Jueves, 23 de mayo de 2019

Cuando todavía es Navidad aunque ya no lo parezca

 

“Un gran silencio envuelve el mundo”, escribía un amigo el pasado 7 de enero, lunes para más abundamiento del sigilo y de la calma tras la tempestad. Por casa, entre regalos de Reyes, algún fleco rebelde de dorado espumillón y alguna brizna de musgo que se resistió a volver a la oscuridad que le corresponde durante once meses al año. En la calle, noches más oscuras al ser privadas de la luz navideña en su versión artificial y artificiosa.  Dentro, la vuelta a las rutinas, el aplazamiento de los nuevos propósitos, la adquisición de otras urgencias y la reflexión, aunque sea brevemente, para compartir ahora la certeza de que todavía es Navidad aunque ya no lo parezca.

Hasta el domingo la celebra la Iglesia en esa acción tan sublime y tan desconocida como es la liturgia, y no se me ocurre otra manera de explicarlo que mantener en el balcón la banderola del Jesús Niño hasta que el Jesús Adulto se arrime a la orilla del Jordán para invitarnos a renacer por el bautismo. Sucedido ese renacimiento, y asumido, y abrazado, y sufrido a veces, y gozado siempre, entonces sigue siendo Navidad. Todavía aunque ya no lo parezca. Aunque ya no se llene la televisión de sensuales anuncios de perfumes caros y decaigan los excesivos banquetes desaconsejables para la salud pero no desaconsejados por las autoridades sanitarias.  Aunque ya no se colapse whatsapp con un aluvión de buenos deseos (“¡Tengo un empacho de prosperidad!”, me confesaba una amiga) y remita la ola de buenrollismo espiritualmente plano y políticamente correcto, que suele ser lo habitual. Precisamente por eso, ya no lo parece pero es.

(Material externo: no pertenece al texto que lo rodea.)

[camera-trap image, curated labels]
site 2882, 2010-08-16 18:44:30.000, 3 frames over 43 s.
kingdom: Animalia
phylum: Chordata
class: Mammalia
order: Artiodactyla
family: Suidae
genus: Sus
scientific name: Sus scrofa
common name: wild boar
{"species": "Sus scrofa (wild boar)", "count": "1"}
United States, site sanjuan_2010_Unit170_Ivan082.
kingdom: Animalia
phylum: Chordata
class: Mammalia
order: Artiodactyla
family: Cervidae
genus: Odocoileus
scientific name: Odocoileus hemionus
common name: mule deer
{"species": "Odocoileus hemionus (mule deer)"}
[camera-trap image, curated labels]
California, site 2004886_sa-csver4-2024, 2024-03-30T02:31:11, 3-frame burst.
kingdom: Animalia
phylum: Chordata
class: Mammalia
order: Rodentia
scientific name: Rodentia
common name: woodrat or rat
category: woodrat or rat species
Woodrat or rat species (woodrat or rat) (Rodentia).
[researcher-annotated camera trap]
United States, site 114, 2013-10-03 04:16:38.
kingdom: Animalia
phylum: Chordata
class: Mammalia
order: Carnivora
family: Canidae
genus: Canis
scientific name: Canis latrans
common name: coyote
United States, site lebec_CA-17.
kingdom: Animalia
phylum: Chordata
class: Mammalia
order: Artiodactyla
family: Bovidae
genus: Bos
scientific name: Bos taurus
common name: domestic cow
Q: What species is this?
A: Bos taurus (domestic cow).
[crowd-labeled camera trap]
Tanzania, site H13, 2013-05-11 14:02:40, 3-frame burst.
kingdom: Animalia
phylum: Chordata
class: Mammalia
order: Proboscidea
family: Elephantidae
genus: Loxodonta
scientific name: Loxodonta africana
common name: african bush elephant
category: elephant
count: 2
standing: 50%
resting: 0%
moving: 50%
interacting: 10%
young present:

Por si no nos habíamos dado cuenta, esta semana hemos podido seguir celebrando la Navidad, y felicitándola, sin necesidad del aparato mediático que la eclipsa a menudo y la desnaturaliza no pocas veces. Por esas paradojas de la vida, no comenzó a finales de octubre cuando asomaron los turrones en los supermercados, ni en pleno noviembre cuando el alcalde de Vigo le dio al interruptor de su “no va más”, ni siquiera cuando en nuestra Plaza Mayor la “Nochevieja universitaria” (¿uni… qué?) dejó paso a la caja de regalos que no he llegado a ver encendida… Aunque quizá, por las mismas paradojas, sí comenzó a finales de octubre cuando los mejores aliados de los Reyes Magos comenzaron a estudiar la forma de que esta sensibilización especial que trae la Navidad ayudara un año más a los que menos tienen y más necesitan. O en pleno noviembre cuando algunos belenistas se afanaban para mostrar a todos una plasmación bella de la más bella de las historias. O cuando en nuestra Plaza Mayor empezaron a reunirse amigos que quizá sólo se dan un abrazo cada doce meses y encuentran en estas fiestas la mejor razón para dárselo.

Por eso, y aunque ya no lo parezca, todavía es Navidad. Lo ha sido esta semana, lo es este domingo del Bautismo de Jesús y lo será cada día del resto de la historia, como un eco, como la constatación de que quien creció en el vientre de la mujer siempre vive, como la seguridad de que somos capaces de amar, como la esperanza de que somos capaces de Dios.